* **Task to complete**: Revise the rows below by replacing every occurrence of "blue t-shirt" with "blue jacket" and leaving all else unchanged. Leave the pictures out of your answer.

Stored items
--------------------------------------------------
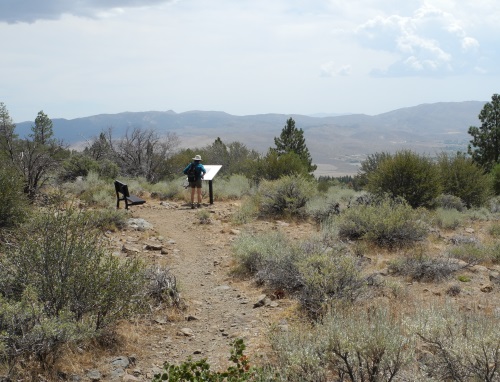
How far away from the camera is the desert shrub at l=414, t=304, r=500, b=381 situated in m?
3.76

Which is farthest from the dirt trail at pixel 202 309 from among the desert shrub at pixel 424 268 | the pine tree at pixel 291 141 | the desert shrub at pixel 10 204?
the pine tree at pixel 291 141

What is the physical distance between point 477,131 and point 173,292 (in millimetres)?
33062

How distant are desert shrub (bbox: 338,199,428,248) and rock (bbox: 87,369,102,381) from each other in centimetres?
664

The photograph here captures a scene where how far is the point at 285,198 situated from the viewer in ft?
42.7

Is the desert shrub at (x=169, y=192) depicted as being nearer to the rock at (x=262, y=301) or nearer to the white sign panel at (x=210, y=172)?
the white sign panel at (x=210, y=172)

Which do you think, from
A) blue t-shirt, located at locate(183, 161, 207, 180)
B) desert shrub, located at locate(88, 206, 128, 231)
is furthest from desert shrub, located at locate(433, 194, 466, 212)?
desert shrub, located at locate(88, 206, 128, 231)

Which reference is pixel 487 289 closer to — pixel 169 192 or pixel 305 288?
pixel 305 288

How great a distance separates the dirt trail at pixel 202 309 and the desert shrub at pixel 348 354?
0.90 m

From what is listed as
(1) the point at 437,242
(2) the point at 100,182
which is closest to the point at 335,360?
(1) the point at 437,242

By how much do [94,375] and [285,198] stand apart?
904cm

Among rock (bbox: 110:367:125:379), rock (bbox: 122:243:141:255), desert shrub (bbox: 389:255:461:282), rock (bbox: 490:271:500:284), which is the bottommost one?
rock (bbox: 110:367:125:379)

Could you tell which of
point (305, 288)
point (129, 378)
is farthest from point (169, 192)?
point (129, 378)

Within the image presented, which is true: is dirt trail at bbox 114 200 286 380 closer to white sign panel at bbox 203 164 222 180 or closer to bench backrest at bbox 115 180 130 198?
bench backrest at bbox 115 180 130 198

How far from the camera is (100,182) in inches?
694
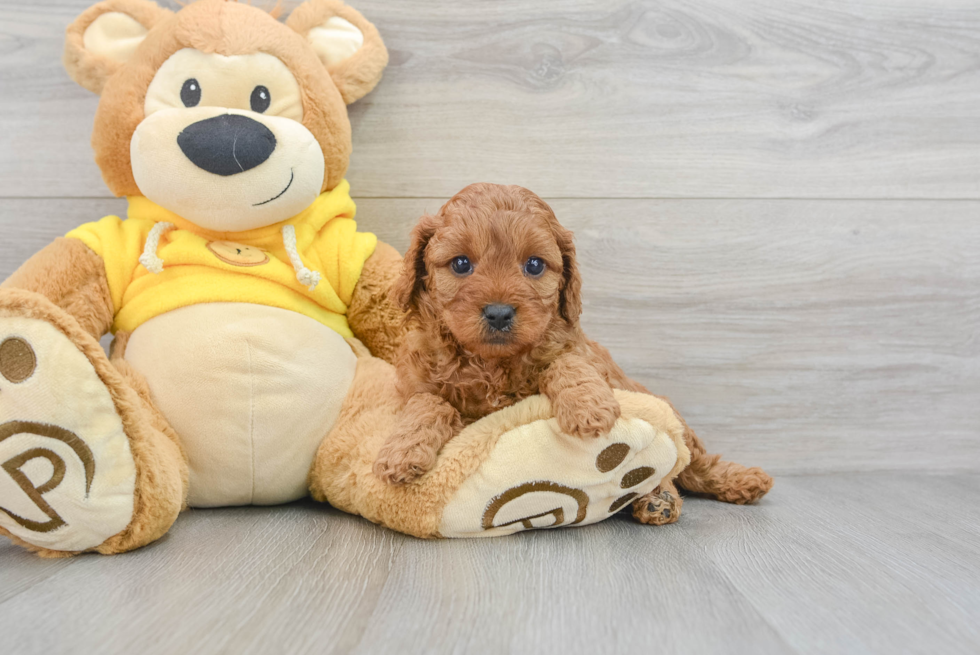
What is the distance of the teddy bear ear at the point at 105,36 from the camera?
1111mm

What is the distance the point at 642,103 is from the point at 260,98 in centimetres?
73

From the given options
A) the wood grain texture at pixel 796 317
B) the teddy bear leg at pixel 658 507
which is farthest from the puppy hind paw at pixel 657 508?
the wood grain texture at pixel 796 317

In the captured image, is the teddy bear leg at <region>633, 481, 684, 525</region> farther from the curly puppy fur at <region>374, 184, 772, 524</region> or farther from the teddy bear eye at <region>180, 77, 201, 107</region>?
the teddy bear eye at <region>180, 77, 201, 107</region>

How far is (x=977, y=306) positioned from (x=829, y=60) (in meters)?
0.60

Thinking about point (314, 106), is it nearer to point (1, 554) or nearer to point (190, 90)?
point (190, 90)

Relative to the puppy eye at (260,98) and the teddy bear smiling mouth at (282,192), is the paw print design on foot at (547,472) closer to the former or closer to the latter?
the teddy bear smiling mouth at (282,192)

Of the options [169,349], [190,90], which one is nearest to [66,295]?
[169,349]

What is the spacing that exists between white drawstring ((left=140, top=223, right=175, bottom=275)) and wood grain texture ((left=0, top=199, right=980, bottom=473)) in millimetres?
374

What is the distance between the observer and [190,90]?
103cm

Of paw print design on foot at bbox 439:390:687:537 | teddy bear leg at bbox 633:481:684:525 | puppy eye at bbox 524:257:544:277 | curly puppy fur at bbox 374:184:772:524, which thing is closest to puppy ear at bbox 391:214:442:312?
curly puppy fur at bbox 374:184:772:524

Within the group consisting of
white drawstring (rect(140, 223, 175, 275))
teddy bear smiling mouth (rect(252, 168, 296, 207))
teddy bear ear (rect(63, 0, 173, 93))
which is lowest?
white drawstring (rect(140, 223, 175, 275))

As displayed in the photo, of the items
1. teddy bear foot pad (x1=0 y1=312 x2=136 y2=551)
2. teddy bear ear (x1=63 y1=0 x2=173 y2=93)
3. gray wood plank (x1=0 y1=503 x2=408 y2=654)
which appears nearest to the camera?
gray wood plank (x1=0 y1=503 x2=408 y2=654)

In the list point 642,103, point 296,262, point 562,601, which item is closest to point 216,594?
point 562,601

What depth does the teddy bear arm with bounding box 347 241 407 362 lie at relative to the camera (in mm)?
1142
--------------------------------------------------
* **Written answer**:
How far away from the camera is the desert shrub at l=414, t=304, r=500, b=381 situated in m?
3.76

Which is farthest from the dirt trail at pixel 202 309 from among the desert shrub at pixel 424 268 | the pine tree at pixel 291 141 | the desert shrub at pixel 10 204?
the pine tree at pixel 291 141

What is the physical distance between point 477,131 and point 173,292 (in millimetres)?
33062

How distant are desert shrub (bbox: 338,199,428,248) and rock (bbox: 87,369,102,381) from each other in centimetres?
664

The photograph here captures a scene where how far is the point at 285,198 situated from the viewer in ft?
42.7

Is the desert shrub at (x=169, y=192) depicted as being nearer to the rock at (x=262, y=301) or nearer to the white sign panel at (x=210, y=172)?
the white sign panel at (x=210, y=172)

Which do you think, from
A) blue jacket, located at locate(183, 161, 207, 180)
B) desert shrub, located at locate(88, 206, 128, 231)
is furthest from desert shrub, located at locate(433, 194, 466, 212)?
desert shrub, located at locate(88, 206, 128, 231)

Which reference is pixel 487 289 closer to — pixel 169 192 or pixel 305 288?
pixel 305 288

How great a distance separates the dirt trail at pixel 202 309 and the desert shrub at pixel 348 354?
0.90 m

From what is listed as
(1) the point at 437,242
(2) the point at 100,182
which is closest to the point at 335,360?
(1) the point at 437,242

By how much do [94,375] and [285,198] stand apart?
904cm

Among rock (bbox: 110:367:125:379), rock (bbox: 122:243:141:255), desert shrub (bbox: 389:255:461:282), rock (bbox: 490:271:500:284), which is the bottommost one?
rock (bbox: 110:367:125:379)

Could you tell which of
point (305, 288)
point (129, 378)
is farthest from point (169, 192)?
point (129, 378)

Within the image presented, which is true: is dirt trail at bbox 114 200 286 380 closer to white sign panel at bbox 203 164 222 180 or closer to bench backrest at bbox 115 180 130 198?
bench backrest at bbox 115 180 130 198

How far from the camera is (100,182) in inches?
694
What is the distance of the teddy bear ear at the point at 105,36 from the camera?
1111mm

What is the distance the point at 642,103 is from the point at 260,98 in centimetres?
73

From the given options
A) the wood grain texture at pixel 796 317
B) the teddy bear leg at pixel 658 507
which is farthest from the puppy hind paw at pixel 657 508?
the wood grain texture at pixel 796 317

In the captured image, is the teddy bear leg at <region>633, 481, 684, 525</region> farther from the curly puppy fur at <region>374, 184, 772, 524</region> or farther from the teddy bear eye at <region>180, 77, 201, 107</region>?
the teddy bear eye at <region>180, 77, 201, 107</region>

How far is (x=977, y=306) positioned from (x=829, y=60) (in meters)?
0.60

Thinking about point (314, 106), is it nearer to point (1, 554) or nearer to point (190, 90)?
point (190, 90)

Relative to the puppy eye at (260,98) and the teddy bear smiling mouth at (282,192), is the paw print design on foot at (547,472) closer to the former or closer to the latter?
the teddy bear smiling mouth at (282,192)

Of the options [169,349], [190,90], which one is nearest to [66,295]?
[169,349]

What is the spacing that exists between white drawstring ((left=140, top=223, right=175, bottom=275)) and wood grain texture ((left=0, top=199, right=980, bottom=473)) in millimetres?
374

What is the distance between the observer and [190,90]?
103cm

Of paw print design on foot at bbox 439:390:687:537 | teddy bear leg at bbox 633:481:684:525 | puppy eye at bbox 524:257:544:277 | curly puppy fur at bbox 374:184:772:524, which thing is closest to puppy ear at bbox 391:214:442:312?
curly puppy fur at bbox 374:184:772:524

Within the group consisting of
white drawstring (rect(140, 223, 175, 275))
teddy bear smiling mouth (rect(252, 168, 296, 207))
teddy bear ear (rect(63, 0, 173, 93))
which is lowest?
white drawstring (rect(140, 223, 175, 275))

As displayed in the photo, of the items
1. teddy bear foot pad (x1=0 y1=312 x2=136 y2=551)
2. teddy bear ear (x1=63 y1=0 x2=173 y2=93)
3. gray wood plank (x1=0 y1=503 x2=408 y2=654)
which appears nearest to the camera?
gray wood plank (x1=0 y1=503 x2=408 y2=654)

In the list point 642,103, point 296,262, point 562,601, which item is closest to point 216,594?
point 562,601

What depth does the teddy bear arm with bounding box 347 241 407 362 lie at relative to the camera (in mm)?
1142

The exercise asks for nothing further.